Another disadvantage of assimilation in education is that this concept is usually backed by proponents of cultural deprivation and genetic paradigms, which can function as racist and segregationist tools that exclude non-mainstream students and make it more difficult for them to reach academic success (Banks, 2006). It could be argued that by segregating part of the population and excluding it from full access to society’s benefits, the nation could also be failing to utilize all of its resources to their full potential; this would result in decreased competitiveness and could be seen as a self-inflicted wound in a globalized world that requires the best of all people all the time.


Acculturation happens when different cultures interact, are influenced (or even changed) by each other, but remain essentially the same. Acculturation in education values different cultures, encourages interaction among them, but does not seek to change them as assimilation does.

Western societies are now part of a globalized world, where travel and communication between different cultures, ethnicities and nations is part of daily life. Even for the most remote individuals in these societies, it has become nearly impossible not to have had contact with cultural or material traits that are originally foreign to them. An example would be Chinese restaurants present in nearly every city in the United States, or even pizza delivery businesses that are widespread in our country. These two culinary influences show how acculturation works by exposing citizens to a foreign element that is embraced, but is changed and brings change, while remaining essentially the same and allowing the other party to retain its essence as well. The Italian pizza has now become part of American culture and an indispensible food item for millions of American families. In essence, the pizza has remained the same for hundreds of years; but pizzas made in the United States are very different from true Italian pizzas, and both types can be easily recognized as pizzas despite the variety of ingredients, how the cheese is used and how much tomato sauce is applied.

Acculturation in education allows for cultural interchange and exchange, without requiring that cultures or ethnic backgrounds be erased or changed in favor of a mainstream, common culture. In acculturation, both cultures in contact with each other are changed but remain essentially the same. Both cultures are valued and should not seek to impose their values on each other.

Acculturation in education requires accommodation. Accommodation happens when the different cultures and ethnicities are valued and allowed to retain their characteristics while interacting with each other. All cultures can coexist and interact in a peaceful, organized and inclusive environment that fosters communication and diversity.
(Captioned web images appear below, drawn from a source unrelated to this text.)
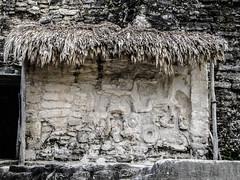 "Tikal: stèle de l'Acropole Nord <a style=""margin-left:10px; font-size:0.8em;"" href=""http://www.flickr.com/photos/127723101@N04/26237746205/"" target=""_blank"">@flickr</a>"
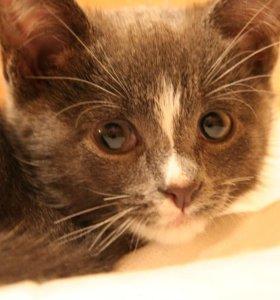 Серый мальчишка (котенок) ищет семью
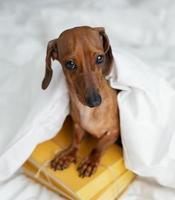bedårande hund sitter på böcker foto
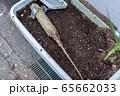 木の劣化 虫被害 白アリ 65662033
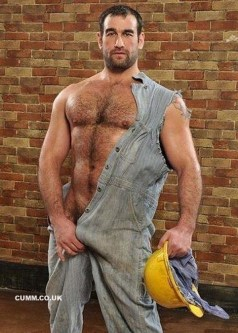 daddy-bear-workman (2)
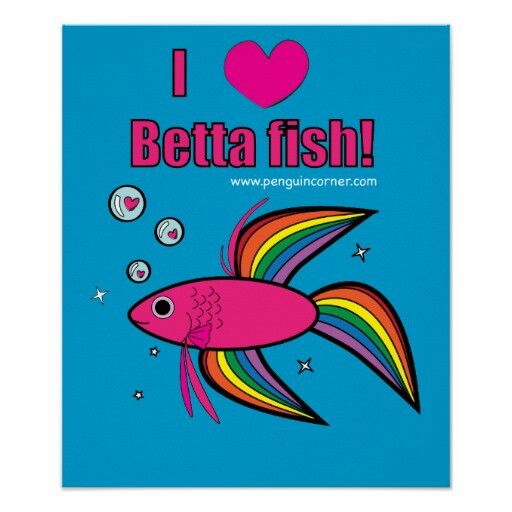 Me too betta fish pinterest betta fish and betta for What kind of fish can live with a betta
Such an environment is not easy to attain—there will likely be resistance—but in order for true acculturation to take place, accommodation must also be strived for because the group is more important than the individuals of each group (Banks, 2006).

Acculturation with accommodation in education requires that schools not only foster environments where different cultures can interact peacefully and orderly, but also that they reflect the importance of such an environment in the way they implement their curriculum, organize their daily activities, and carry on the business of being a school. School policies need to be aligned with the goal of a welcoming environment that allows for acculturation with accommodation.

Assimilation With Accommodative Acculturation

One could argue that the advantages of both assimilation and acculturation can be used to better serve the citizens of a nation, and foster understanding and interaction that can strengthen the understanding of the ethos of the nation, giving the country access to its full potential.

Acculturation with accommodation allows for many cultures to interact peacefully, learning from each other and dialoguing with one another. This type of acculturation values differences, but also allows for each party to be changed while retaining its essential characteristics. In a globalized world, the ability to understand and interact with different cultures is an essential characteristic of successful citizens and nations (Mehmet & Ahmet Selcuk, 2012).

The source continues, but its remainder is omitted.